Sunday, September 14, 2014

Flash! Tiny Fern Saves Planet from Catastrophic Warming

"The magic of this tiny little water plant, like that of present day permaculture plans for food forests and re-treeing the Sahara, lies in its capability to suck enough a carbon and nitrogen from the atmosphere to cool the planet while supplying us both food and breathing space."

As world leaders prepare to gather at the United Nations in New York to mount a defense to Climate Change — as though in a science fiction story where we, the Earth, are preparing to fight off an alien invasion — we are going to hop into our Wavelength Acceleration Bidirectional Asynchronous Controller and set the dial back 49 million years, to the middle of the Eocene Epoch, in search of a secret weapon we heard might just stop the climate juggernaut in its tracks.

Stepping out of the WABAC Machine and looking around we survey a very different planet.

In the early Eocene our familiar continents were scrambled from their present positions. The Arctic sea was inland, almost entirely cut off from the one great ocean, communicating by a long river through present-day Turkey. This meant that ocean mixing — and deep water currents such as the Gulf Stream — did not occur then as it does now.

As the WABAC has deposited us at the present-day North Pole, we rub on our sunblock and venture out through palm trees to the edge of a deep lake covered with a dense green mat of waterfern with lovely, shimmering, purplish-rose tints in the full sun. Below the roots of this fern, trailing downward from its lower surfaces, we detect a stratified water column, going very deep.

With atmospheric carbon above 3500 ppm, the Eocene is about as hot as one could expect Earth to go before it just gives up and becomes a second Venus. High temperatures and winds bring high evaporation, and high carbon deposition increases the density and acidity of the ocean such that a freshwater layer forms on the surface above the much denser saltwater.

River water entering this freshwater layer is rich in minerals, such as phosphorus, which spawn the growth of azolla — today we call it mosquito fern, Azolla filiculoides, Azolla japonica or Azolla mexicana.

In optimum conditions, the foliage becomes so dense it can prevent mosquito larva from developing and hatching, hence the common name. You can find it garden centers because it has become a popular addition to water gardens and ponds. Besides its lovely hue, it forms such a solid mat that it discourages algae growth, feeds fish, scavenges nitrates and helps keep waters clear.

The Eocene was a very warm period — crocodiles at the poles, wherever those were at the time — because concentrations of greenhouse gases were very high. In these favorable conditions, with ample warmth and abundant fertilizer, the azolla bloom doubled its biomass every two to three days. Had that exponential growth curve persisted long enough, the azolla would have theoretically outweighed the weight of Earth (an impossibility) in a matter of decades.

■ ■ ■ ■ ■

Exercise prompt – Reproduce word for word the stretch of the azolla article from "With atmospheric carbon" through "or Azolla mexicana.". The data after this point come from a separate source.

Data for review –

■ ■ ■ ■ ■

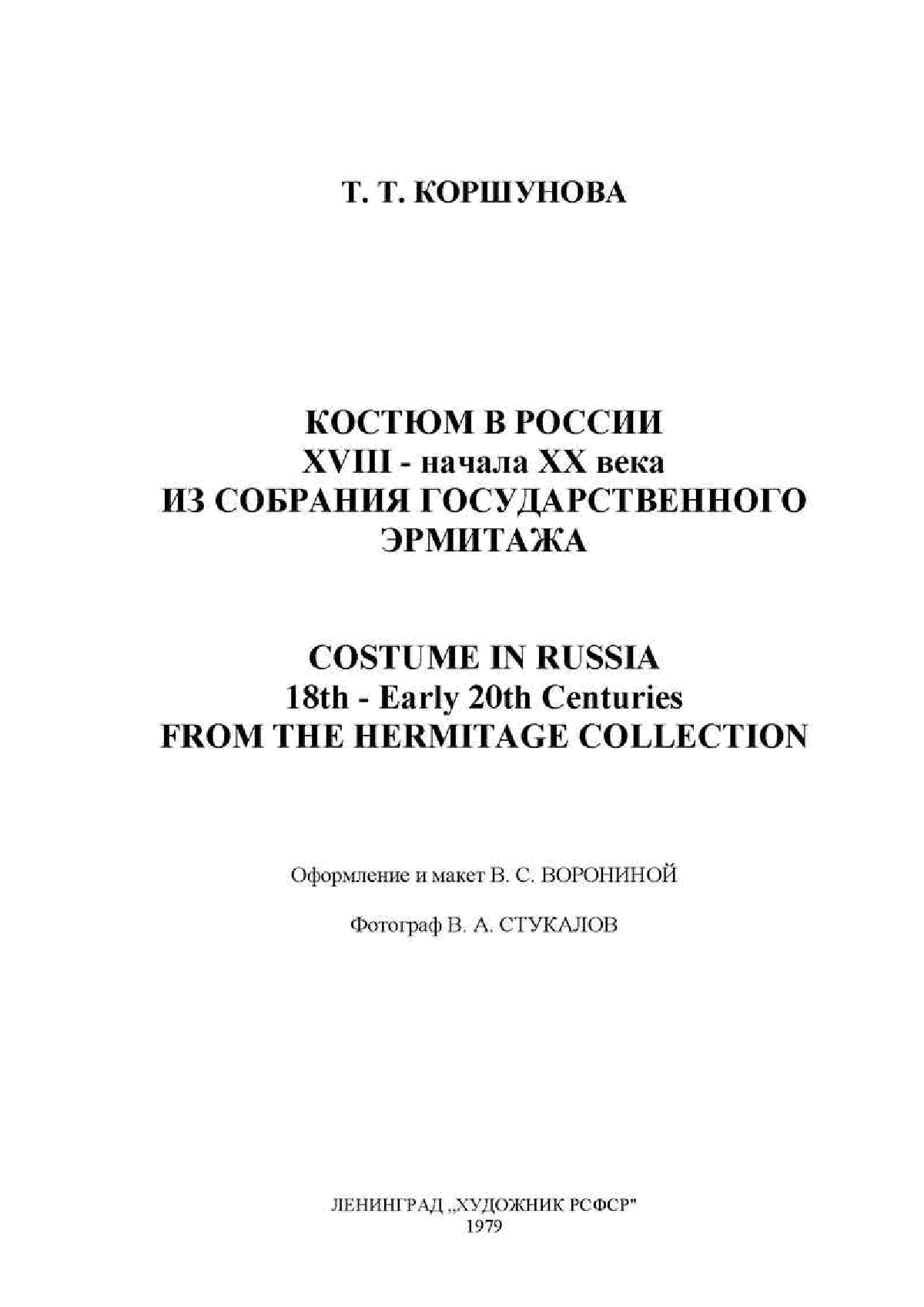 Т. Т. КОРШУНОВА

КОСТЮМ В РОССИИ
XVIII - начала XX века
ИЗ СОБРАНИЯ ГОСУДАРСТВЕННОГО ЭРМИТАЖА

COSTUME IN RUSSIA
18th - Early 20th Centuries
FROM THE HERMITAGE COLLECTION

Оформление и макет В. С. ВОРОНИНОЙ

Фотограф В. А. СТУКАЛОВ

ЛЕНИНГРАД „ХУДОЖНИК РСФСР"
1979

■ ■ ■ ■ ■

Answer for this exercise –
With atmospheric carbon above 3500 ppm, the Eocene is about as hot as one could expect Earth to go before it just gives up and becomes a second Venus. High temperatures and winds bring high evaporation, and high carbon deposition increases the density and acidity of the ocean such that a freshwater layer forms on the surface above the much denser saltwater.

River water entering this freshwater layer is rich in minerals, such as phosphorus, which spawn the growth of azolla — today we call it mosquito fern, Azolla filiculoides, Azolla japonica or Azolla mexicana.